Forbes Columnist Concludes That Concerns Over Pay, Promotion Drive Female Exits From Engineering and Says Mentoring and Networks Could Help
Jennifer Hunt, Ph.D., in a column in Forbes says that, "The high share of male workers and women's concerns about pay and promotion opportunities are key factors in the excess female exit rates from engineering." In a column in the June 8, 2010 edition of Forbes.com that originally appeared in a version on VoxEU.org, Hunt suggests that remedies should be applied to all fields with a high share of male workers, such as engineering. She indicates that women's dissatisfaction over pay and promotion opportunities explains about 60% of the gender differential in exit rates.
"According to the 1993 and 2003 National Surveys of College Graduates, the exit rate for women compared to men is indeed higher in science and engineering than in other fields," she writes. "The gap is concentrated more in engineering than in science, and in exits to other fields rather than to nonemployment."
VoxEU.org is a policy portal set up by the Centre for Economic Policy Research in conjunction with a consortium of national sites. Hunt is a professor of economics at McGill University, a research associate at the National Bureau of Economic Research inCambridge, Mass., a research fellow at the Centre for Economic Policy Research in London, and is on the Scientific Advisory Council of the American Institute for Contemporary German Studies in Washington, D.C.
AAUW's "Why So Few? Women in Science, Technology, Engineering and Mathematics" Presents Findings on Barriers to Women's Progress in STEM
The American Association of University Women in a spring 2010 report asks why so few women have succeeded as scientists and engineers, even as women are gaining prominence in the fields of law, business and medicine. Its research report Why So Few? Women in Science, Technology, Engineering, and Mathematics offers findings that suggest environmental and social barriers, "including stereotypes, gender bias and the climate of science and engineering departments in colleges and universities ... continue to block women’s participation and progress in science, technology, engineering, and math." The report also presents statistics and suggests ways to make scientific and engineering fields more engaging and open for girls and women.
Anita Borg Institute Suggests How to Retain Women Senior Leaders in Technology
In its March 2010 report “Senior Technical Women: A Profile of Success,” the Anita Borg Institute For Women and Technology detailed the traits of senior women in technology in industry. They found similar issues and barriers for women’s success in technology jobs in industry as other studies have detailed in academia.
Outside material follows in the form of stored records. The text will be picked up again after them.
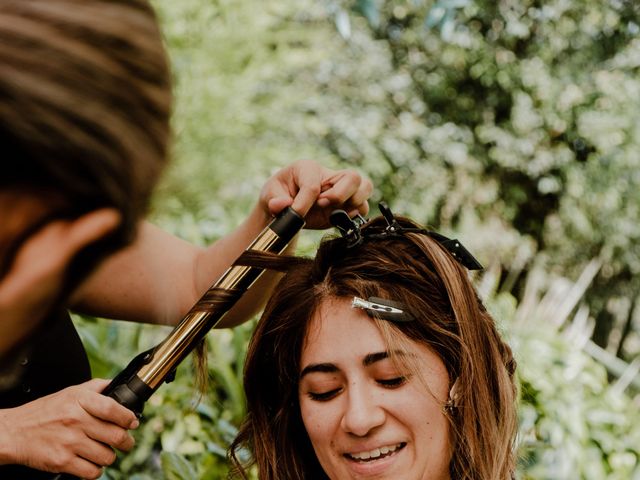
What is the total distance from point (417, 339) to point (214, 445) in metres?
1.00

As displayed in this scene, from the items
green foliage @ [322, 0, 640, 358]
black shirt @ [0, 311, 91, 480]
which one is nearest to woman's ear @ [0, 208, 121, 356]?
black shirt @ [0, 311, 91, 480]

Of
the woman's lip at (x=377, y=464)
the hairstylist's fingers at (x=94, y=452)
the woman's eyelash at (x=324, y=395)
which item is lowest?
the woman's lip at (x=377, y=464)

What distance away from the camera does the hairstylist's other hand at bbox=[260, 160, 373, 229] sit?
1891mm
Quoting from the Anita Borg Institute’s documents, “Based on the research findings, the report makes recommendations for companies who wish to retain senior technical women and further advance their careers. Some of the recommendations include:
MIT Report Details Gains inDiverse Recruitment Efforts But Says Results Remain Uneven
A report that is the product of 2 1/2 years of research and analysis by an MIT faculty team suggests that MIT's efforts to hire and keep underrepresented minority faculty have demonstrated results. Yet, the results are uneven, and more effective policies and procedures are needed for MIT to foster a "culture of inclusion," the report concludes.
Recommendations included development of strategies for improving recruitment, formal mentoring for junior faculty members, annual reviews starting with the first year of faculty employment, broadened faculty searches to carefully chosen institutions, forums where race and cross-cultural interactions are discussed openly, and inclusion of MIT's most respected scholars, scientists and engineers as diversity issues spokespeople.
Female Scientists Do Twice As Much Housework as Male Colleagues
A new study from the Michelle R. Clayman Institute for Gender Research at Stanford University featured in The Chronicle of Higher Education in January 2010 says women scientists do 54 percent of primary household tasks, such as cooking, cleaning, and laundry. This is about twice as much as their male counterparts.
The study published in the latest issue of Academe, "Housework Is an Academic Issue," found that female senior and junior faculty members worked similar numbers of hours doing housework. "These findings have important policy implications," say the authors Londa Schiebinger and Shannon K. Gilmartin in AcademeOnline. "Over the past three decades, governments, universities, and industries have dedicated often robust resources to efforts to increase the number of women scientists—and yet progress in attracting more women to science has stalled. The 2009 National Academies report Gender Differences at Critical Transitions stresses that research must explore “gender differences in the obligations outside of professional responsibilities” in order to understand women’s career choices and outcomes more fully."
Beyond Bias and Barriers: Fulfilling the Potential of Women in Academic Science and Engineering
A report recommending broad steps to eliminate gender bias in research universities based upon findings by the National Academies (8 Sept 2006.)